WHAT YOU WILL DO =
Retype the listing below, keeping every line the same.

EXCERPTED DATA =
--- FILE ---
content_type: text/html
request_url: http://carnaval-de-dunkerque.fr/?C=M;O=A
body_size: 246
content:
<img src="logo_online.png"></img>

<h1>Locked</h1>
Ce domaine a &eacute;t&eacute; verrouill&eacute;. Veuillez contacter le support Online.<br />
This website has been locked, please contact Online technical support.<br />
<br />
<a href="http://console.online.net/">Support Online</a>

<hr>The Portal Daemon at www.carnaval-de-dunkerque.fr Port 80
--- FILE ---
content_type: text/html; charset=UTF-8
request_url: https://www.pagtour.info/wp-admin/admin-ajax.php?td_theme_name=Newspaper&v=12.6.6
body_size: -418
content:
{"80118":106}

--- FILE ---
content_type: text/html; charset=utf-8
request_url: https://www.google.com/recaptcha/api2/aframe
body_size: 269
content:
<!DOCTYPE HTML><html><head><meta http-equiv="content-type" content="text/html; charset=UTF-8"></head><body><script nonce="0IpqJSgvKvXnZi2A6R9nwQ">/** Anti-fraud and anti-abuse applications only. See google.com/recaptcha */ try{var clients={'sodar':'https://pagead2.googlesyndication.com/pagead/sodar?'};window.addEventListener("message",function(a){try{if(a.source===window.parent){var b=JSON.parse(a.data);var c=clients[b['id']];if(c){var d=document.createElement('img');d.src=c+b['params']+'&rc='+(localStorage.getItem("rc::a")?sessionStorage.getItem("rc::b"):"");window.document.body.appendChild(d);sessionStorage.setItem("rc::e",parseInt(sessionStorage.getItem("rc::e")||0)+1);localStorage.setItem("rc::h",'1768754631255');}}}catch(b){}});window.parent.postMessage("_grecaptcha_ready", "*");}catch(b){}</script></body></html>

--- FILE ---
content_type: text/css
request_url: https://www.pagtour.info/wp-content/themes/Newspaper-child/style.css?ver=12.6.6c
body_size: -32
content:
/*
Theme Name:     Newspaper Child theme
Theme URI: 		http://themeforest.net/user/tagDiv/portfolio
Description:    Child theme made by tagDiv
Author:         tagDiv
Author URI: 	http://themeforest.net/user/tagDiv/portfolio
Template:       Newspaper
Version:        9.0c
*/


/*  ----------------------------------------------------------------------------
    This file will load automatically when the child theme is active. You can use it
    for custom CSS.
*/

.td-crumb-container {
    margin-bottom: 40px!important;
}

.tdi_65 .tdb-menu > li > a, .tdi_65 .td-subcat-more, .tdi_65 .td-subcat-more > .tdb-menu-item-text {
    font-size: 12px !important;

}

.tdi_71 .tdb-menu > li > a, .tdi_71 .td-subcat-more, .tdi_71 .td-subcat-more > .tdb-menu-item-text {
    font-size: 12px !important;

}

ANSWER TO THIS TASK =
--- FILE ---
content_type: text/html
request_url: http://carnaval-de-dunkerque.fr/?C=M;O=A
body_size: 246
content:
<img src="logo_online.png"></img>

<h1>Locked</h1>
Ce domaine a &eacute;t&eacute; verrouill&eacute;. Veuillez contacter le support Online.<br />
This website has been locked, please contact Online technical support.<br />
<br />
<a href="http://console.online.net/">Support Online</a>

<hr>The Portal Daemon at www.carnaval-de-dunkerque.fr Port 80
--- FILE ---
content_type: text/html; charset=UTF-8
request_url: https://www.pagtour.info/wp-admin/admin-ajax.php?td_theme_name=Newspaper&v=12.6.6
body_size: -418
content:
{"80118":106}

--- FILE ---
content_type: text/html; charset=utf-8
request_url: https://www.google.com/recaptcha/api2/aframe
body_size: 269
content:
<!DOCTYPE HTML><html><head><meta http-equiv="content-type" content="text/html; charset=UTF-8"></head><body><script nonce="0IpqJSgvKvXnZi2A6R9nwQ">/** Anti-fraud and anti-abuse applications only. See google.com/recaptcha */ try{var clients={'sodar':'https://pagead2.googlesyndication.com/pagead/sodar?'};window.addEventListener("message",function(a){try{if(a.source===window.parent){var b=JSON.parse(a.data);var c=clients[b['id']];if(c){var d=document.createElement('img');d.src=c+b['params']+'&rc='+(localStorage.getItem("rc::a")?sessionStorage.getItem("rc::b"):"");window.document.body.appendChild(d);sessionStorage.setItem("rc::e",parseInt(sessionStorage.getItem("rc::e")||0)+1);localStorage.setItem("rc::h",'1768754631255');}}}catch(b){}});window.parent.postMessage("_grecaptcha_ready", "*");}catch(b){}</script></body></html>

--- FILE ---
content_type: text/css
request_url: https://www.pagtour.info/wp-content/themes/Newspaper-child/style.css?ver=12.6.6c
body_size: -32
content:
/*
Theme Name:     Newspaper Child theme
Theme URI: 		http://themeforest.net/user/tagDiv/portfolio
Description:    Child theme made by tagDiv
Author:         tagDiv
Author URI: 	http://themeforest.net/user/tagDiv/portfolio
Template:       Newspaper
Version:        9.0c
*/


/*  ----------------------------------------------------------------------------
    This file will load automatically when the child theme is active. You can use it
    for custom CSS.
*/

.td-crumb-container {
    margin-bottom: 40px!important;
}

.tdi_65 .tdb-menu > li > a, .tdi_65 .td-subcat-more, .tdi_65 .td-subcat-more > .tdb-menu-item-text {
    font-size: 12px !important;

}

.tdi_71 .tdb-menu > li > a, .tdi_71 .td-subcat-more, .tdi_71 .td-subcat-more > .tdb-menu-item-text {
    font-size: 12px !important;

}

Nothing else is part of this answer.